If we continue to look at each other in this pleading way a minute longer, one of us will drift over the line, and that will tick off the obsession, and then we will be back in that sweet morass. We have been successful in avoiding it for years now, clean and sober despite the ache. It happened only once, and for good reason, in a wet field of strawberries, beneath the shuddering bellies of helicopters patrolling a military base — the kind of memory you can put on the wall and be happy just to look at for the rest of your life. He was going to leave his wife; then he wasn’t. Finally, we had to put an end to the possibility and soldier on. It is an adjustment we have learned to make, swiftly and silently, a dozen times a day, often right under the noses of our instinctively suspicious FBI colleagues. Nobody is watching us now, which makes it imperative that I sit down in a chair as far away as possible.

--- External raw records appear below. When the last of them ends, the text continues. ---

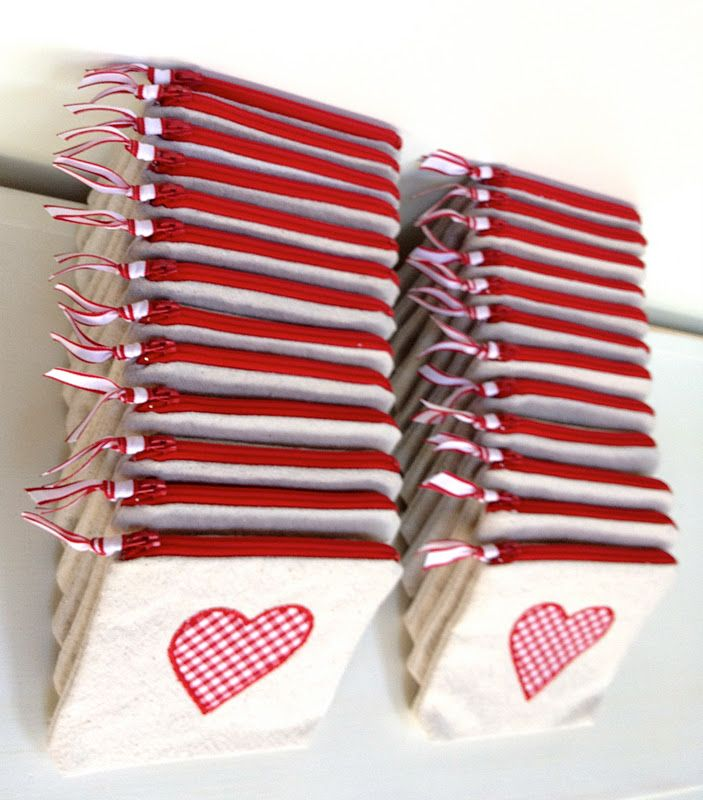Free sewing tutorial to make Valentine goodie bags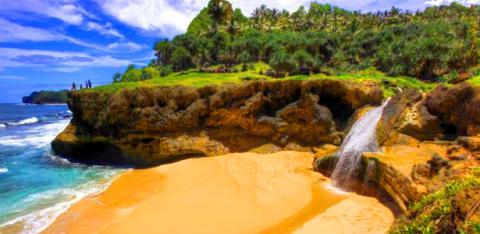 Inilah 7 Air Terjun Yang Langsung Jatuh Ke Laut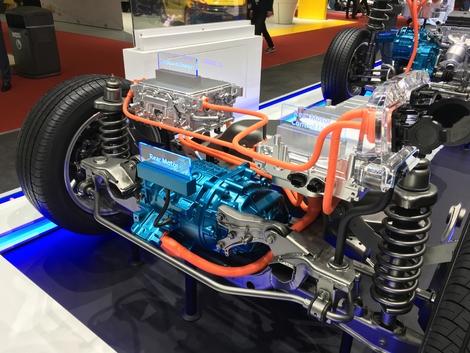 Le dopage de la batterie et du moteur qui promettent des performances en hausse mais une consommation globale en baisse du fait d'un autonomie électrique plus grande.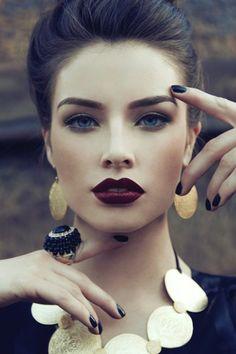 la femme brune avec les yeux bleus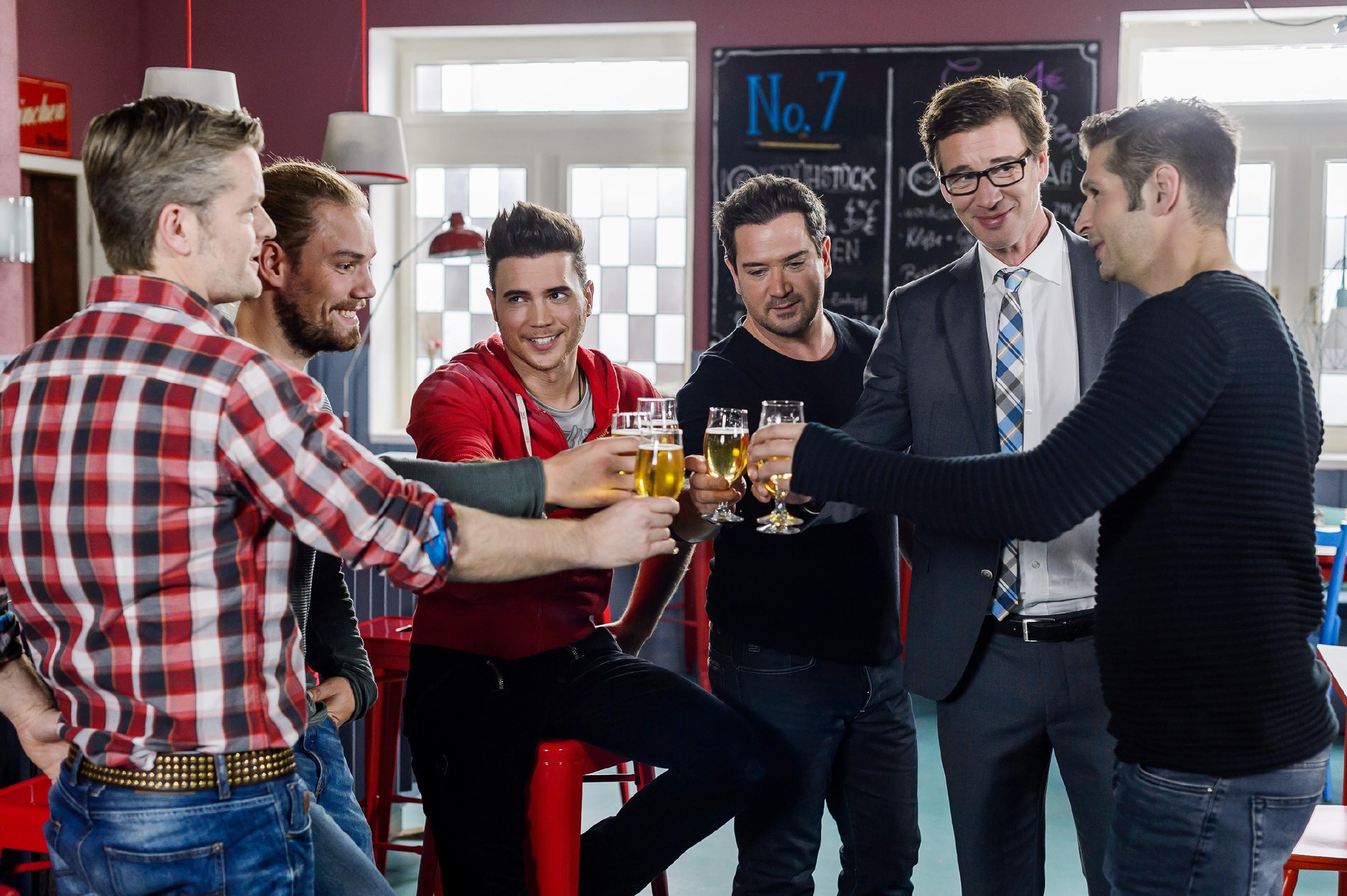 """Christoph (Lars Korten, 2.v.r.) trifft sich mit (v.l.) Ingo (André Dietz), Leo (Julian Bayer), Ronny (Bela Klentze), Marian (Sam Eisenstein) und Deniz (Igor Dolgatschew, r.) auf ein Bier, um selbstironisch seinen letzten Tag als """"richtiger Mann"""" zu feiern, denn ab morgen geht es in die Elternzeit. (Quelle: RTL / RTL / Willi Weber)"""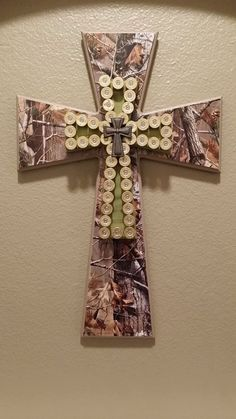 Handcrafted wooden crosses with shotgun shells for 2014 crafts - tridimensional… Ammo Crafts, Bullet Crafts, Hunting Crafts, Wood Crafts, Fun Crafts, Diy And Crafts, Arts And Crafts, Shotgun Shell Art, Shotgun Shell Crafts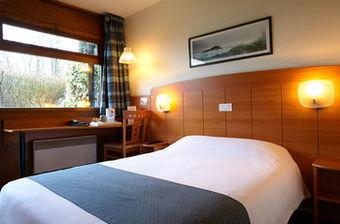 los 10 mejores hoteles de 2 estrellas en reims. Black Bedroom Furniture Sets. Home Design Ideas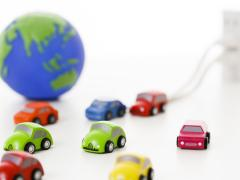 車でコンセントを使うにはインバータが必要?インバータを使うときの注意点や費用について解説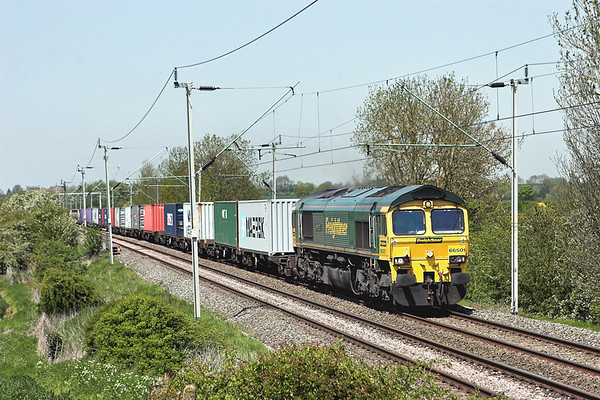 66501 Long Buckby 22/5/2012 4L57 1346 Daventry-Tilbury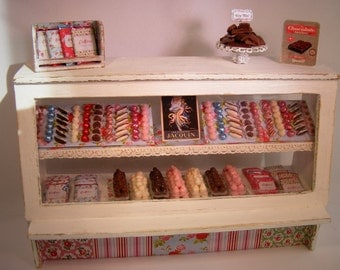 12th Scale Doll House Luxury Shabby Chic Chocolate Cabinet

“I take it back,” I say, crossing my legs primly. “Steve was not meeting a woman.” Donnato accepts the move without a blink. “Steve was meeting someone, but he misjudged them badly and—” His Nextel buzzes. It is Special Agent Jason Ripley, calling from L.A. Odd to look at, because his strikingly milky skin and white-blond coloring are like some kind of an albino rose, Jason remains to the bone the lanky son of a Midwest farmer who was raised to behave deferentially around his elders yet give no ground to wickedness or sin. He is, in the FBI garden of belief, a perennial.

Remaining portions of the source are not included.